FB suspends Trump campaign data firm
WASHINGTON: Facebook says it has suspended the account of Cambridge Analytica, the data analysis firm hired by Donald Trump’s 2016 presidential campaign, amid reports it harvested the profile information of millions of US voters without their permission.
According to the New York Times and Britain’s Observer, the company stole information from 50 million Facebook users’ profiles in the tech giant’s biggestever data breach, to help them design software to predict and influence voters’ choices at the ballot box.
Also suspended were the accounts of its parent organisation, Strategic Communication Laboratories, as well as those of University of Cambridge psychologist Aleksandr Kogan and Christopher Wylie, a Canadian data analytics expert who worked with Kogan.
Cambridge Analytica was bankrolled to the tune of US$15 million by US hedge fund billionaire Robert Mercer, a major Republican donor. The Observer said it was headed at the time by Steve Bannon, a top Trump adviser until he was fired last summer.
“In 2015, we learned that ... Kogan lied to us and violated our Platform Policies by passing data from an app that was using Facebook Login to SCL/ Cambridge Analytica, a firm that does political, government and military work around the globe,” Facebook said in a posting by its vice-president and deputy general counsel Paul Grewal.
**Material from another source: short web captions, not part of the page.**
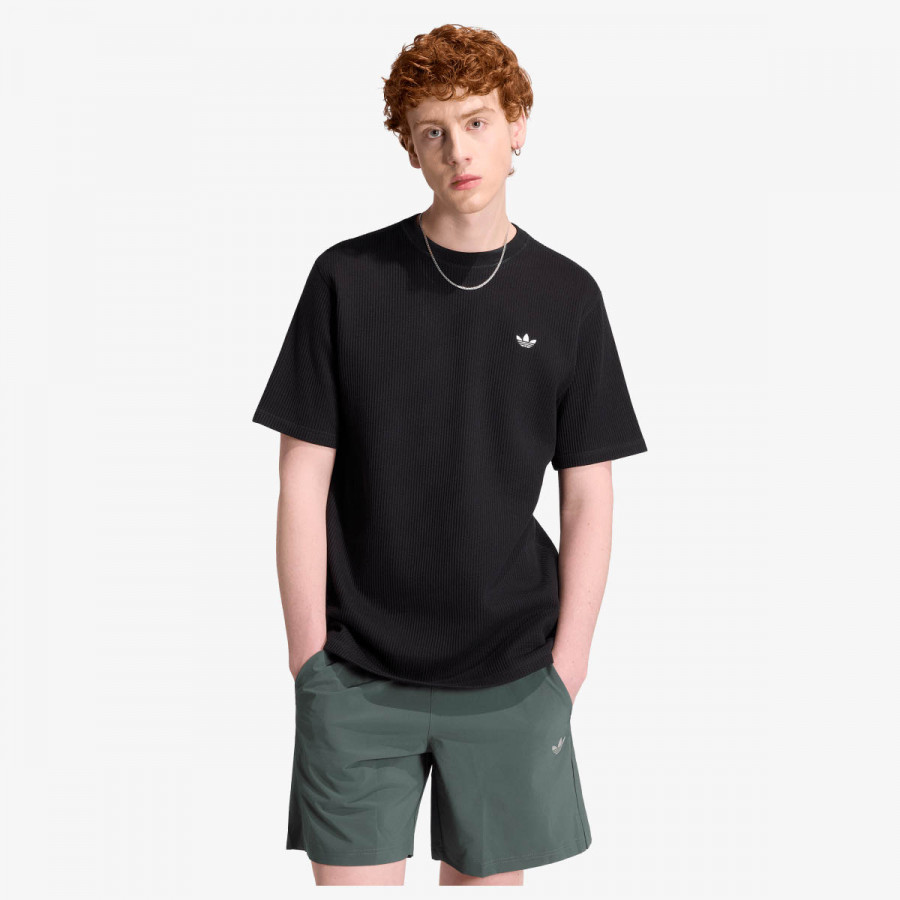 adidas Trefoil Essentials 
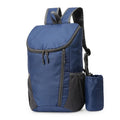 Mochila Impermeável Grand Supreme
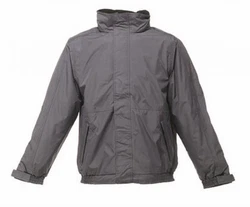 Regatta Professional Outdoorjacke Dover Jacket 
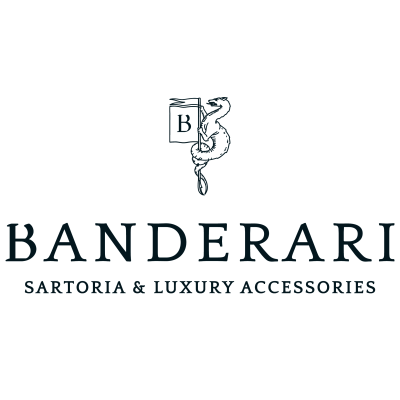 Banderari Logo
Kogan also improperly shared the data with Wylie, it said.
Kogan’s app, this is your digital life, offered a personality prediction test, describing itself on Facebook as ‘a research app used by psychologists.’ Some 270,000 people downloaded the app, allowing Kogan to access information such as the city listed on their profile, or content they had ‘liked.’
“However, the app also collected the information of the test-takers’ Facebook friends, leading to the accumulation of a data pool tens of millions-strong,” the Observer reported.
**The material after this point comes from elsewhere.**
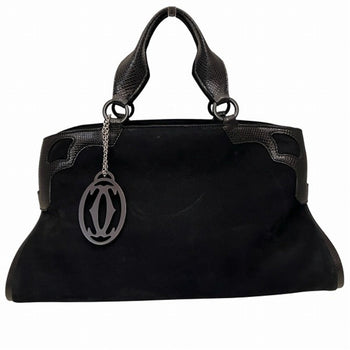 Cartier Marcello De L1000928 Handbag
Facebook later pushed back against the claim of a data breach, issuing a fresh statement that suggested the misused data was limited to those who voluntarily took the test.
“People knowingly provided their information, no systems were infiltrated, and no passwords or sensitive pieces of information were stolen or hacked,” Grewal said.
Cambridge Analytica meanwhile said it was in touch with Facebook “in order to resolve this matter as quickly as possible.” It blamed the misuse of data on Kogan and said it has since deleted all the data it received from a company he founded, Global Science Research (GSR).
“No data from GSR was used by Cambridge Analytica as part of the services it provided to the Donald Trump 2016 presidential campaign,” it said.